Consigne A: Résumez sous forme de liste le paragraphe de l'extrait ci-dessous qui commence par « La semaine dernière, Macron envoyait », en conservant ses faits principaux.

Extrait:
_____

La semaine dernière, Macron envoyait donc ses ministres au casse-pipe. Les citoyens ont découvert que tout était déjà arbitré en coulisses. Circulez, il n’y a rien à voir ! Macron a fini par abattre sa dernière carte pour embrouiller son monde : un marathon de questions-réponses avec les membres de la Convention citoyenne. Pour finir, il a fait surgir deux lapins de son chapeau. Les citoyens demandaient un moratoire sur l’exploitation minière en Guyane. Il va se transformer en réforme du code minier pour favoriser le développement de ce type de projet. Cerise sur le gâteau : le projet de démantèlement d’EDF risque d’être ajouté sous la forme d’une ordonnance ! Il n’en est pourtant nullement question dans les 149 propositions initiales.

_____

Consigne B: Présentez en tableau Markdown, avec les colonnes « Numéro » et « Ligne », la partie des lignes enregistrées ci-dessous qui s'ouvre sur la ligne contenant "How far apart" et va jusqu'à la fin de ces lignes, sans les lignes vides.

_____

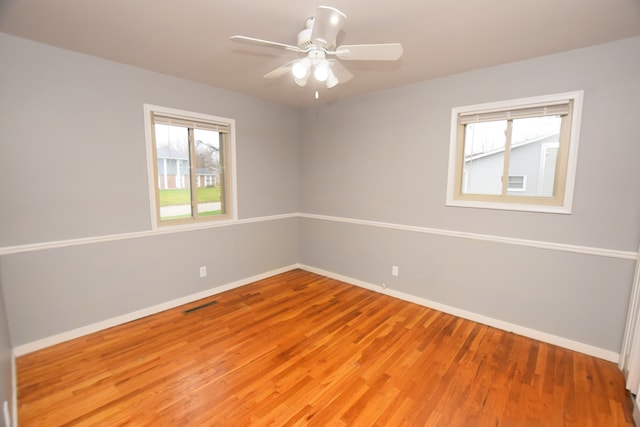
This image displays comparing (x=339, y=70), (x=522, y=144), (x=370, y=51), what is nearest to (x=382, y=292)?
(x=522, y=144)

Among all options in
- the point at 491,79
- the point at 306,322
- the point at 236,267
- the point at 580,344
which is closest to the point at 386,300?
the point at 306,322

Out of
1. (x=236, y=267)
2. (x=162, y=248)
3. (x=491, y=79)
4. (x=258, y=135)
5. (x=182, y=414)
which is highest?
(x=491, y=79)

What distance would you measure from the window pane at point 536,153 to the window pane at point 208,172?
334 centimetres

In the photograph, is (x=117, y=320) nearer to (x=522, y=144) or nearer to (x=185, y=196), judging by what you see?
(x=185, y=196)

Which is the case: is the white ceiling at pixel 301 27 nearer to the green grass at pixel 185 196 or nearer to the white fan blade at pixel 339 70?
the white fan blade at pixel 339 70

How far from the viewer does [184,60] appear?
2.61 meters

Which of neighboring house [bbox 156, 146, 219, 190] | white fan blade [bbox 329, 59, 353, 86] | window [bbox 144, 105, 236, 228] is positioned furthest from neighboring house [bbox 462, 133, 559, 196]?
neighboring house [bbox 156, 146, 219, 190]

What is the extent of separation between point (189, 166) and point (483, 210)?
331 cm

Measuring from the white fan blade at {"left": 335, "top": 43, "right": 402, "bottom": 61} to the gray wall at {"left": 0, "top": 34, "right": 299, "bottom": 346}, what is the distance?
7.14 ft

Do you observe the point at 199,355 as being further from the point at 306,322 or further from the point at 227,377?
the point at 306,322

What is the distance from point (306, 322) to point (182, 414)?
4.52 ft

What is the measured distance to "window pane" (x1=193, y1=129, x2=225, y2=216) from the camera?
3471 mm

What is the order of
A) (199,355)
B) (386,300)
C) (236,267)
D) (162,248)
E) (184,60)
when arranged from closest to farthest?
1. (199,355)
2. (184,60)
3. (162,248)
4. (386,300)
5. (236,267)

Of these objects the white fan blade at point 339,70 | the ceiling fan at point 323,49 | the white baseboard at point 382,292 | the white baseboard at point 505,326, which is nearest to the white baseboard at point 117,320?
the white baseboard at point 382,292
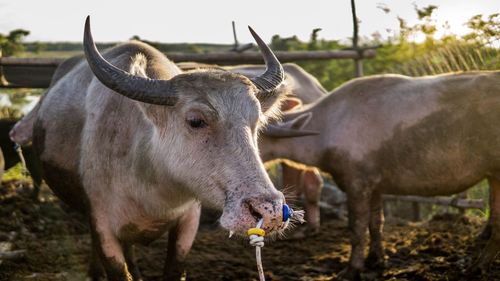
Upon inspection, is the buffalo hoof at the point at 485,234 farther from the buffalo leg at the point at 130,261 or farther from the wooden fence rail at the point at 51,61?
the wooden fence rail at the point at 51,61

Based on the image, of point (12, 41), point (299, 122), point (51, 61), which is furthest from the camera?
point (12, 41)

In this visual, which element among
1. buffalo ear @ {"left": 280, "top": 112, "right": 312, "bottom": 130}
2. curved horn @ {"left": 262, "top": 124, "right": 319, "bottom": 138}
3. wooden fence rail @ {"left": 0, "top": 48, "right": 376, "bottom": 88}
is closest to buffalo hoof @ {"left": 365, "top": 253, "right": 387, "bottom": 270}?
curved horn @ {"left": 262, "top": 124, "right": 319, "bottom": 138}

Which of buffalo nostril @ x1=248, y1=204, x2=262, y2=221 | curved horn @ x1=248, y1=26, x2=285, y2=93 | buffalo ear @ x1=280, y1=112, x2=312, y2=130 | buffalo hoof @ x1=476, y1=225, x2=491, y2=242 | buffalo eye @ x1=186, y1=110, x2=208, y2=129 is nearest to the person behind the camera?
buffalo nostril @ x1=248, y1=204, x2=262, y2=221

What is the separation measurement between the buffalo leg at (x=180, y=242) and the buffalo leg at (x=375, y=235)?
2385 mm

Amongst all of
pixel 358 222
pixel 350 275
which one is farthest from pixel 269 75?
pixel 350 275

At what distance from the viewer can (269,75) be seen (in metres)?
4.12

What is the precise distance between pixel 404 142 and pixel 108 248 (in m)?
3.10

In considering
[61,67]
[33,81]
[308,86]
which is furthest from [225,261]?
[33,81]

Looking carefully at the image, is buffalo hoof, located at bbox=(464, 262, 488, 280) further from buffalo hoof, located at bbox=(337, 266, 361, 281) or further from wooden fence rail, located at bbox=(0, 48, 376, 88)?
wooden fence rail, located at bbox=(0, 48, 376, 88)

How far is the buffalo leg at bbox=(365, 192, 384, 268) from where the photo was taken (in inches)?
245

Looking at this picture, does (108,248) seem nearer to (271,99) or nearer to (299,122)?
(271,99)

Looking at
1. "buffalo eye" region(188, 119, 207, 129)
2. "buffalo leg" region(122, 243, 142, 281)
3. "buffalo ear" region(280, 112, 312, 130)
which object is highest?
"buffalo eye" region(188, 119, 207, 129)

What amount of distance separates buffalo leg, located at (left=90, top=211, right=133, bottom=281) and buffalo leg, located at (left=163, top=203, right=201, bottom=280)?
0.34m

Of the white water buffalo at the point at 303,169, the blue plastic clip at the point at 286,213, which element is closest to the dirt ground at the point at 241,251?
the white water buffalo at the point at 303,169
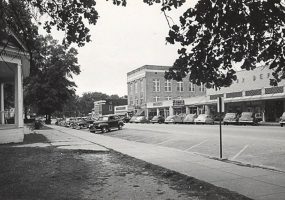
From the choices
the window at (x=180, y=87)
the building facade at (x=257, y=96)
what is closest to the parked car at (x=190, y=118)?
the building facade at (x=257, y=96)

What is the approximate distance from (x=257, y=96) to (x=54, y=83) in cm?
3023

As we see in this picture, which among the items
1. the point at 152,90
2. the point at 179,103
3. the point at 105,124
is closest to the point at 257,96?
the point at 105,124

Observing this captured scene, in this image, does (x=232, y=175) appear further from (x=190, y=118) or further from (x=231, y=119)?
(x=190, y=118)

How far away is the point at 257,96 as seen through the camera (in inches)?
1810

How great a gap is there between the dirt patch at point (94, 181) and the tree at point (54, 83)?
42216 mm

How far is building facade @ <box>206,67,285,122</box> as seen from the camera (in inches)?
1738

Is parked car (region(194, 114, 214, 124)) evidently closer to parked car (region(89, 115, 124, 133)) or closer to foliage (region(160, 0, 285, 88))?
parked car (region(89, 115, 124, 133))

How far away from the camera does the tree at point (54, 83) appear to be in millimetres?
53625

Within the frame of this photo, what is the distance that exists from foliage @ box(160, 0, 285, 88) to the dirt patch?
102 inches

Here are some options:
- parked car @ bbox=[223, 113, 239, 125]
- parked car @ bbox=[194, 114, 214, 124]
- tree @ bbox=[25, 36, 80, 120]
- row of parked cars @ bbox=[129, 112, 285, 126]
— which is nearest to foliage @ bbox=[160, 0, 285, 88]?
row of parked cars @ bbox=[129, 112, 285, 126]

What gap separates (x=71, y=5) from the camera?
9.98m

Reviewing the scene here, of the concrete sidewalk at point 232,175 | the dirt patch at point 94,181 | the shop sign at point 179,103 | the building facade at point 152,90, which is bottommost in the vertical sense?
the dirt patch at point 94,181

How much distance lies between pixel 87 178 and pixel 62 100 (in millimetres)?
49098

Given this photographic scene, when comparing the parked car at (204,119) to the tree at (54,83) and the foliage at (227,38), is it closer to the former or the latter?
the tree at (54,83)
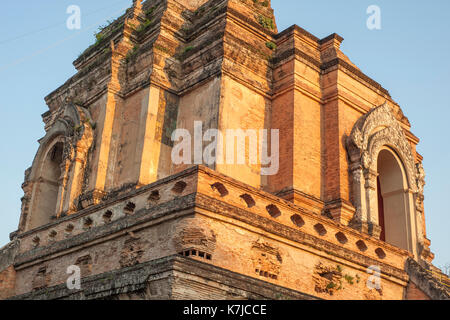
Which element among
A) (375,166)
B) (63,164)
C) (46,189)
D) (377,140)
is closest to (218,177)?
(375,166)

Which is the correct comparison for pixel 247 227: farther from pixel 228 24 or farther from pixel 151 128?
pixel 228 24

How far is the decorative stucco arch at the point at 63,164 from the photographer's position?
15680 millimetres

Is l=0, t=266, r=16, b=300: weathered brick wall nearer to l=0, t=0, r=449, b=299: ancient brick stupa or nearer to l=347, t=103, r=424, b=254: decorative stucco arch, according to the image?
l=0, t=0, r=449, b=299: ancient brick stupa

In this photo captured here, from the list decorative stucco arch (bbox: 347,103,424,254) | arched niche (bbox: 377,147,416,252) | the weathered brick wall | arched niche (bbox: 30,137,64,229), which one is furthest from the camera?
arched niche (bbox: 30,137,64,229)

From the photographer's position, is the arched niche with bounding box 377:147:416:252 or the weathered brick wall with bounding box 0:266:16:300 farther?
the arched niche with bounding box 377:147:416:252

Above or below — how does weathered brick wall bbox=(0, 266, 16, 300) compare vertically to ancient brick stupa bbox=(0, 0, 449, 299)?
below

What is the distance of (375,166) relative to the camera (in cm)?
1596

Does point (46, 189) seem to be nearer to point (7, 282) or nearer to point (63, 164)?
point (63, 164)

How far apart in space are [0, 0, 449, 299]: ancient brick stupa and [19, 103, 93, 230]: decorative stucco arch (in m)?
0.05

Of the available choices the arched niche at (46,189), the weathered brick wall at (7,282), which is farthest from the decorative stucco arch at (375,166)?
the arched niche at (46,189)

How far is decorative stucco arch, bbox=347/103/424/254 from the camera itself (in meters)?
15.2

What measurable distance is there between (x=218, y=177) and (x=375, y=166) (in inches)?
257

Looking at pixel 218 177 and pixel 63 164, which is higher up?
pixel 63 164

_____

Réponse attendue A:
- La semaine dernière, Macron a envoyé ses ministres au casse-pipe, et les citoyens ont découvert que tout était déjà arbitré en coulisses.
- Macron a ensuite organisé un marathon de questions-réponses avec les membres de la Convention citoyenne.
- Le moratoire sur l'exploitation minière en Guyane demandé par les citoyens va se transformer en réforme du code minier favorisant ce type de projet.
- Le projet de démantèlement d'EDF risque d'être ajouté par ordonnance, alors qu'il ne figure pas dans les 149 propositions initiales.

Réponse attendue B:
| Numéro | Ligne |
|---|---|
| 1 | How far apart in space are [0, 0, 449, 299]: ancient brick stupa and [19, 103, 93, 230]: decorative stucco arch (in m)? |
| 2 | 0.05 |
| 3 | Of the available choices the arched niche at (46,189), the weathered brick wall at (7,282), which is farthest from the decorative stucco arch at (375,166)? |
| 4 | the arched niche at (46,189) |
| 5 | How far is decorative stucco arch, bbox=347/103/424/254 from the camera itself (in meters)? |
| 6 | 15.2 |
| 7 | What measurable distance is there between (x=218, y=177) and (x=375, y=166) (in inches)? |
| 8 | 257 |
| 9 | Looking at pixel 218 177 and pixel 63 164, which is higher up? |
| 10 | pixel 63 164 |